» TEXT SEGMENT:
========================================


===2014–Present===
Beginning in 2014, the format returned to the eight team double-elimination format used from 1996 through 2009.

==Champions==

| Year | Champion | Venue | Most Valuable Player |
| 1996 | Tulane | Pete Taylor Park • Hattiesburg, MS | Jason Fitzgerald (Tulane) |
| 1997 | Houston | Turchin Stadium • New Orleans, LA | Scottie Scott (Houston) |
| 1998 | Tulane | Zephyr Field • New Orleans, LA | Brian Hughes (Tulane) |
| 1999 | Tulane | USA Stadium • Millington, TN | Mickey McKee (Tulane) |
| 2000 | Houston | Florida Power Park • St. Petersburg, FL | Jarrod Bitter (Houston) |
| 2001 | Tulane | Zephyr Field • New Orleans, LA | Barth Melius (Tulane) |
| 2002 | East Carolina | Grainger Stadium • Kinston, NC | Darryl Lawhorn (East Carolina) |
| 2003 | Southern Miss | Turchin Stadium • New Orleans, LA | Clint King (Southern Miss) |
| 2004 | TCU | Cougar Field • Houston, TX | Austin Adams (TCU) |
| 2005 | TCU Tulane | Pete Taylor Park • Hattiesburg, MS | Nathan Southard (Tulane) |
| 2006 | Rice | Reckling Park • Houston, TX | Joe Savery (Rice) |
| 2007 | Rice | Clark-LeClair Stadium • Greenville, NC | Aaron Luna (Rice) |
| 2008 | Houston | Turchin Stadium • New Orleans, LA | Bryan Pounds (Houston) |
| 2009 | Rice | Pete Taylor Park • Hattiesburg, MS | Anthony Rendon (Rice) |
| 2010 | Southern Miss | Cougar Field • Houston, TX | Scott Copeland (Southern Miss) |
| 2011 | Rice | Trustmark Park • Pearl, MS | Tyler Duffey (Rice) |
| 2012 | UAB | Trustmark Park • Pearl, MS | Michael Busby (UAB) |
| 2013 | Rice | Reckling Park • Houston, TX | Christian Stringer (Rice) |
| 2014 | Rice | Pete Taylor Park • Hattiesburg, MS | Michael Aquino (Rice) |
| 2015 | FIU | Josh Anderson (FIU) |
| 2016 | Southern Miss | Daniel Keating (Southern Miss) |
| 2017 | Rice | MGM Park • Biloxi, MS | Glenn Otto (Rice) |
| 2018 | Southern Miss | Mason Strickland (Southern Miss) |
| 2019 | Southern Miss | Matt Wallner (Southern Miss) |
| 2020 | Cancelled due to the coronavirus pandemic |  |  |
| 2021 | Old Dominion | J. C. Love Field at Pat Patterson Park • Ruston, LA | Tommy Bell (Old Dominion) |
| 2022 | Louisiana Tech | Pete Taylor Park • Hattiesburg, MS | Taylor Young (Louisiana Tech) |
| 2023 | Charlotte | Reckling Park • Houston, TX | Cam Fisher (Charlotte) |
| 2024 | Dallas Baptist | J. C. Love Field at Pat Patterson Park • Ruston, LA | Alex Pendergast (Dallas Baptist) |
| 2025 | Western Kentucky | Liberty Baseball Stadium • Lynchburg, Virginia | Ethan Lizama (Western Kentucky) |
| 2026 | Jacksonville State | Mickey Dunn Stadium • Kennesaw, Georgia | Sam Richardson (Jacksonville State) |

===By school===
End of the 2026 tournament, updated.

========================================

Data excerpts:
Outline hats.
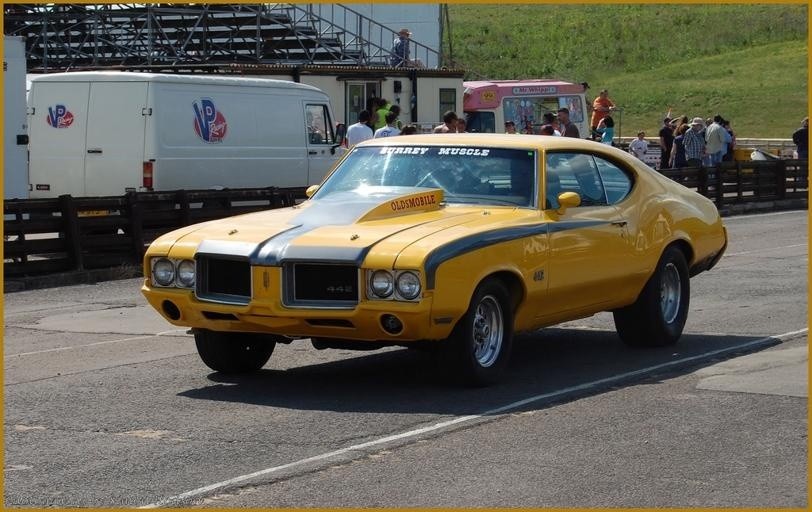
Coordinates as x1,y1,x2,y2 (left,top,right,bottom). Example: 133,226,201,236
687,117,705,127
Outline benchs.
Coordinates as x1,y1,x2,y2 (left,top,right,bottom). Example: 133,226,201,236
3,2,454,76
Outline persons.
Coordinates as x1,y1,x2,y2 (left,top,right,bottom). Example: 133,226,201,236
791,116,808,181
389,28,426,69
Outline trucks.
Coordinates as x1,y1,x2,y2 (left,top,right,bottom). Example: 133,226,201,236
30,67,359,209
461,75,593,146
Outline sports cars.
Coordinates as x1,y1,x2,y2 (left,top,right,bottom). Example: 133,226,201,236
142,132,728,387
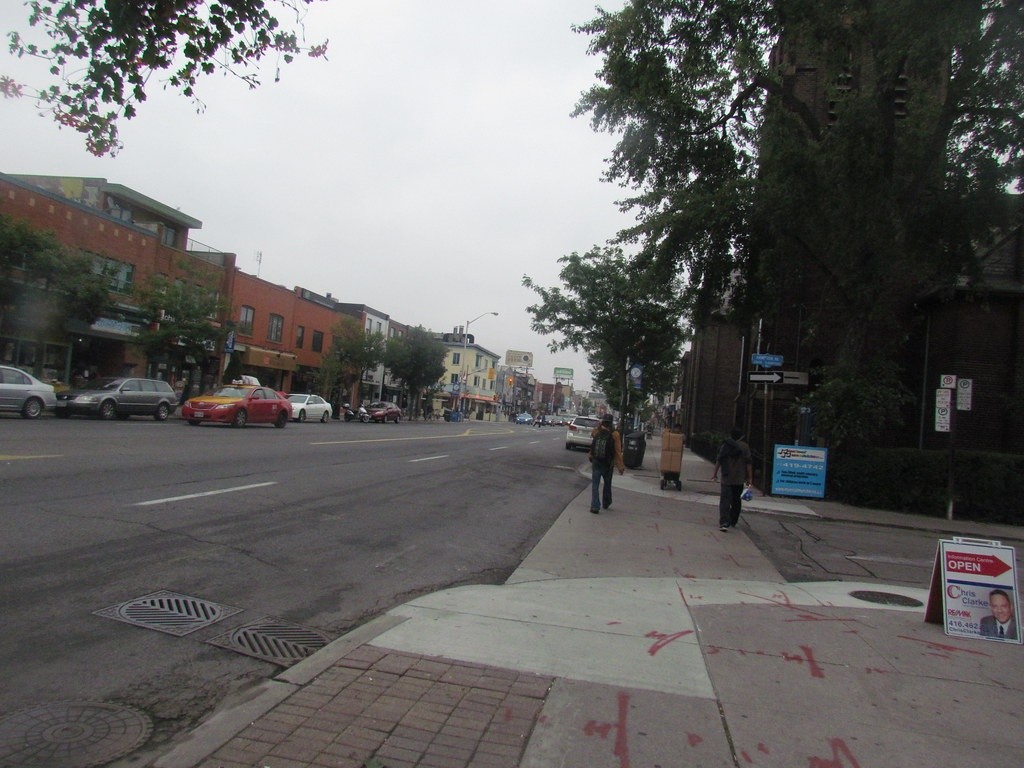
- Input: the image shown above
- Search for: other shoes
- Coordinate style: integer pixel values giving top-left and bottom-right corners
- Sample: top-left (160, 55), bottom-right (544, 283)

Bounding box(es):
top-left (603, 503), bottom-right (609, 508)
top-left (590, 509), bottom-right (599, 514)
top-left (719, 522), bottom-right (728, 531)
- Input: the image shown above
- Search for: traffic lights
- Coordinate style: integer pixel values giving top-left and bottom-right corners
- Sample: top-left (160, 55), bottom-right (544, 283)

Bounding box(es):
top-left (508, 376), bottom-right (513, 389)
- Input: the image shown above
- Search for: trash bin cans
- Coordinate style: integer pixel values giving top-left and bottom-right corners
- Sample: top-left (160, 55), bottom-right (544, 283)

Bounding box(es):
top-left (625, 431), bottom-right (647, 468)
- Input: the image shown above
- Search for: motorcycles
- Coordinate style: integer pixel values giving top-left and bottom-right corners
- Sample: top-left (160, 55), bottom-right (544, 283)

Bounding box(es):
top-left (342, 400), bottom-right (369, 423)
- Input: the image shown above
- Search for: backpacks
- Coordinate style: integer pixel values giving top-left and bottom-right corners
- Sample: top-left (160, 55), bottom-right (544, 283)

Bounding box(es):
top-left (590, 427), bottom-right (615, 464)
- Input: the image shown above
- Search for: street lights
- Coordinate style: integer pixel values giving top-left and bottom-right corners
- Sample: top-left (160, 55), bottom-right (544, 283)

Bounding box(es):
top-left (459, 312), bottom-right (499, 384)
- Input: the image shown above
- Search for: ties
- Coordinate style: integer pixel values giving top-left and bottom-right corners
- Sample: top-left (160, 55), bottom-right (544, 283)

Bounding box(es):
top-left (999, 625), bottom-right (1004, 638)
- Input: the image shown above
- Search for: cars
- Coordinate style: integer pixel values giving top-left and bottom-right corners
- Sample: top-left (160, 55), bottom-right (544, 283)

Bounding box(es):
top-left (564, 415), bottom-right (600, 451)
top-left (283, 394), bottom-right (333, 424)
top-left (536, 412), bottom-right (579, 427)
top-left (56, 376), bottom-right (180, 420)
top-left (363, 401), bottom-right (402, 423)
top-left (515, 412), bottom-right (534, 426)
top-left (0, 365), bottom-right (57, 419)
top-left (180, 379), bottom-right (293, 429)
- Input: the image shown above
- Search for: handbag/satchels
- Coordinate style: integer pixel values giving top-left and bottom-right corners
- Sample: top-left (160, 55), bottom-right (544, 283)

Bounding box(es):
top-left (740, 484), bottom-right (753, 501)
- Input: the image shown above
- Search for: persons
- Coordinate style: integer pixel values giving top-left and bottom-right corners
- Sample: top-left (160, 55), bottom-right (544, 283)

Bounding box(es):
top-left (647, 423), bottom-right (653, 432)
top-left (710, 427), bottom-right (752, 532)
top-left (980, 589), bottom-right (1018, 641)
top-left (671, 423), bottom-right (682, 434)
top-left (588, 413), bottom-right (625, 514)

========================================

» ACTIONS TO TAKE:
• a. Decide whether each statement agrees with the baseball tournament text, answering yes or no and quoting the words that decide it: (i) Beginning in 2014, the tournament went back to the eight team double-elimination format. (ii) Michael Busby of UAB was the Most Valuable Player in 2012. (iii) The 2023 tournament was played at Pete Taylor Park.
• b. Write the next part of the baseball tournament text, picking up after its last line.
None of the data is needed here.

» EXERCISE RESULTS:
• a.
(i) Yes: "Beginning in 2014, the format returned to the eight team double-elimination format used from 1996 through 2009."
(ii) Yes: "| 2012 | UAB | Trustmark Park • Pearl, MS | Michael Busby (UAB) |"
(iii) No: "| 2023 | Charlotte | Reckling Park • Houston, TX | Cam Fisher (Charlotte) |"

• b.
| School | Appearances | W-L | Pct | Tourney Titles | Title Years |
|---|---|---|---|---|---|
| Rice | 15 | 38–18 | .679 | 7 | 2006, 2007, 2009, 2011, 2013, 2014, 2017 |
| Tulane | 17 | 39–23 | .629 | 5 | 1996, 1998, 1999, 2001, 2005 |
| Southern Miss | 26 | 60–42 | .588 | 5 | 2003, 2010, 2016, 2018, 2019 |
| Houston | 17 | 36–28 | .563 | 3 | 1997, 2000, 2008 |
| TCU | 4 | 9–5 | .643 | 2 | 2004, 2005 |
| Jacksonville State | 2 | 8–2 | .800 | 1 | 2026 |
| Dallas Baptist | 4 | 10–5 | .667 | 1 | 2024 |
| Western Kentucky | 6 | 11–9 | .550 | 1 | 2025 |
| Charlotte | 13 | 22–23 | .489 | 1 | 2023 |
| Louisiana Tech | 10 | 18–19 | .486 | 1 | 2022 |
| Old Dominion | 7 | 11–12 | .478 | 1 | 2021 |
| East Carolina | 13 | 20–22 | .476 | 1 | 2002 |
| FIU | 7 | 7–12 | .368 | 1 | 2015 |
| UAB | 18 | 19–33 | .365 | 1 | 2012 |
| Missouri State | 1 | 2–1 | .667 |  |  |
| Florida Atlantic | 8 | 16–15 | .516 |  |  |
| Liberty | 3 | 5–5 | .500 |  |  |
| South Florida | 9 | 15–17 | .469 |  |  |
| UTSA | 8 | 11–13 | .458 |  |  |
| Memphis | 12 | 15–22 | .405 |  |  |
| Marshall | 6 | 8–12 | .400 |  |  |
| Sam Houston | 2 | 2–3 | .400 |  |  |
| Saint Louis | 5 | 6–10 | .375 |  |  |
| Cincinnati | 6 | 5–9 | .357 |  |  |
| Kennesaw State | 2 | 2–4 | .333 |  |  |
| UCF | 6 | 5–11 | .313 |  |  |
| Middle Tennessee | 7 | 6–14 | .300 |  |  |
| Louisville | 10 | 8–19 | .296 |  |  |
| New Mexico State | 2 | 0–4 | .000 |  |  |

- Bold indicate school currently sponsors baseball in Conference USA.
- Italics indicate school no longer sponsors baseball in Conference USA.